• STUDY MATERIAL:
BEGIN
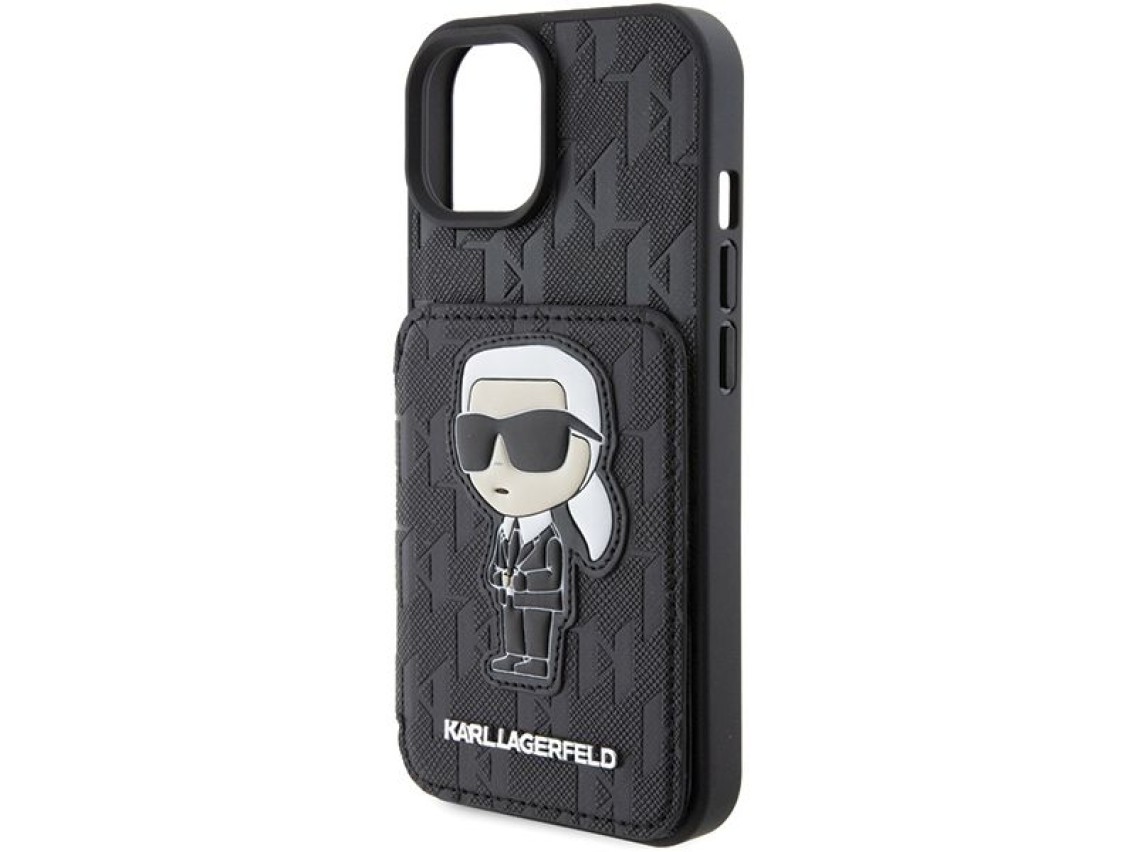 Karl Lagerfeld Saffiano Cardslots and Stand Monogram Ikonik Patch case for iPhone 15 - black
END
BEGIN
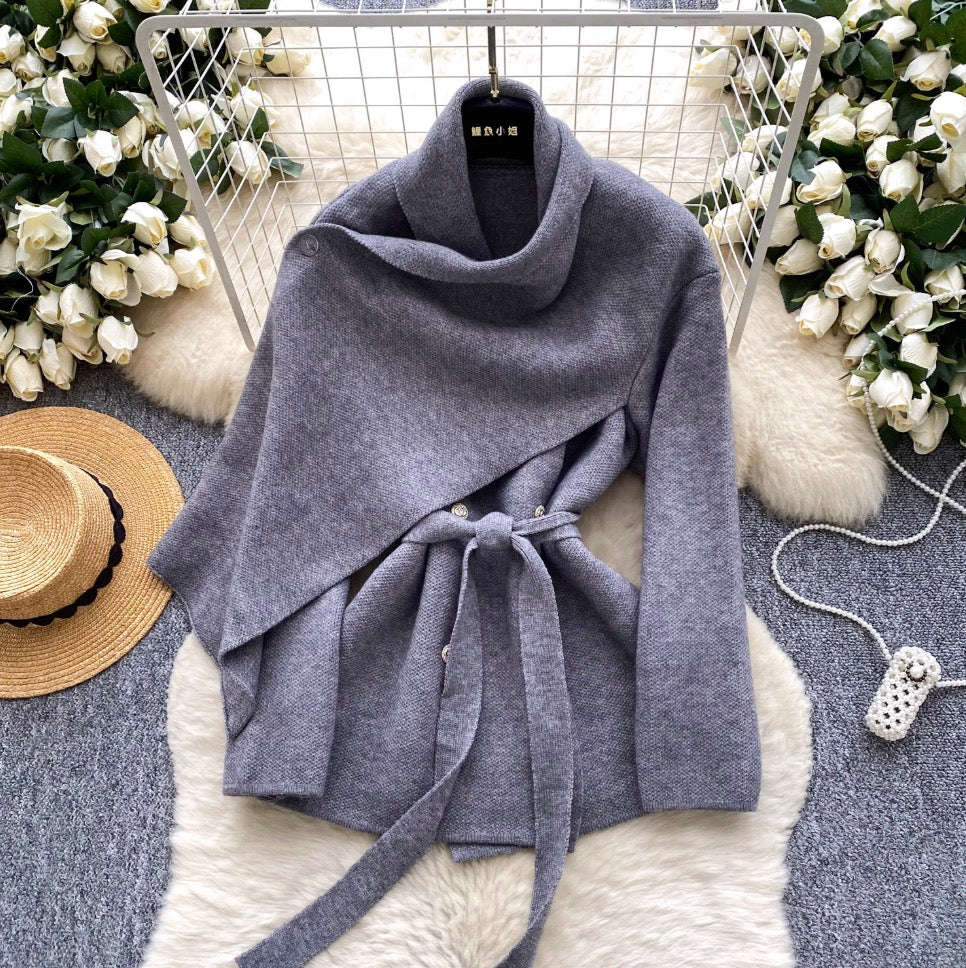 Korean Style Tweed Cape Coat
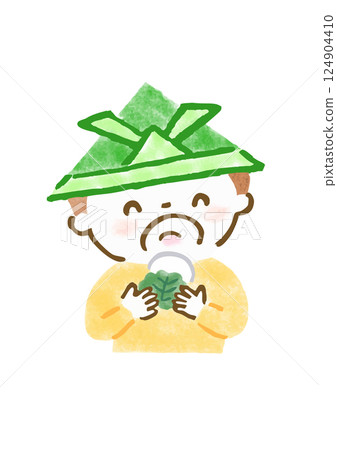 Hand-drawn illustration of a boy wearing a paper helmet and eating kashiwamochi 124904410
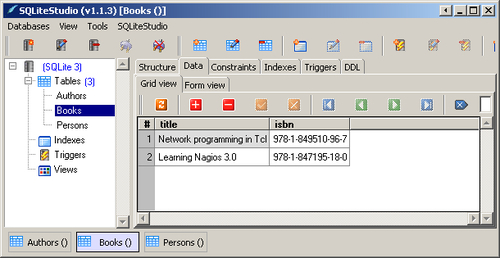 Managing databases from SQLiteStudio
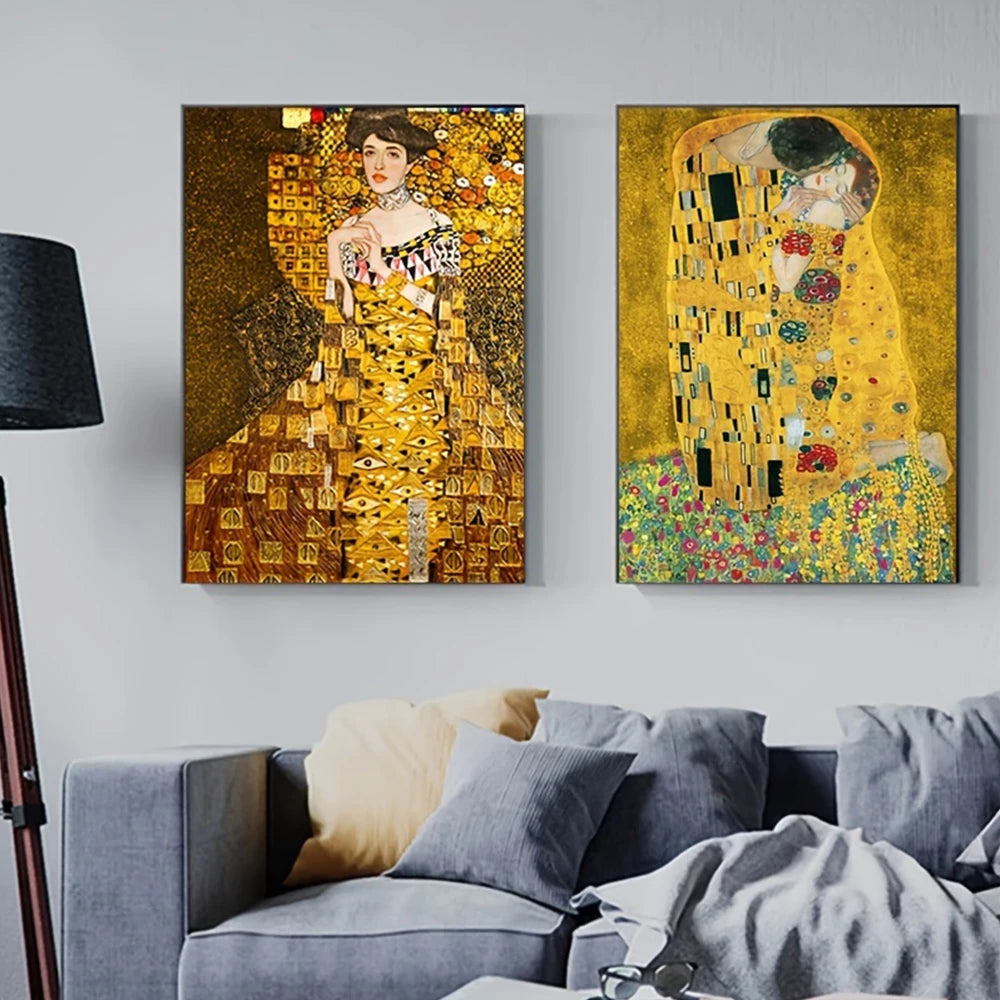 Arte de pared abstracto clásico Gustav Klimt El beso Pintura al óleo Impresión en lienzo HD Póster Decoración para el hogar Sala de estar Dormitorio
END
BEGIN
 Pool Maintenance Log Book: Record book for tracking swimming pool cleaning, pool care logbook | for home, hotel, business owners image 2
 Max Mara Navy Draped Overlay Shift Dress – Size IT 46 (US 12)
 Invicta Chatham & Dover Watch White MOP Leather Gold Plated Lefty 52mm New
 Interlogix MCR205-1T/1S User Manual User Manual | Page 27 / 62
END
• EXERCISE INSTRUCTIONS:
Could you set down, word for word, only the lines above from the line with "Max Mara Navy" to the line with "Interlogix MCR205-1T/1S User", including both?

• ANSWER BELOW:
 Max Mara Navy Draped Overlay Shift Dress – Size IT 46 (US 12)
 Invicta Chatham & Dover Watch White MOP Leather Gold Plated Lefty 52mm New
 Interlogix MCR205-1T/1S User Manual User Manual | Page 27 / 62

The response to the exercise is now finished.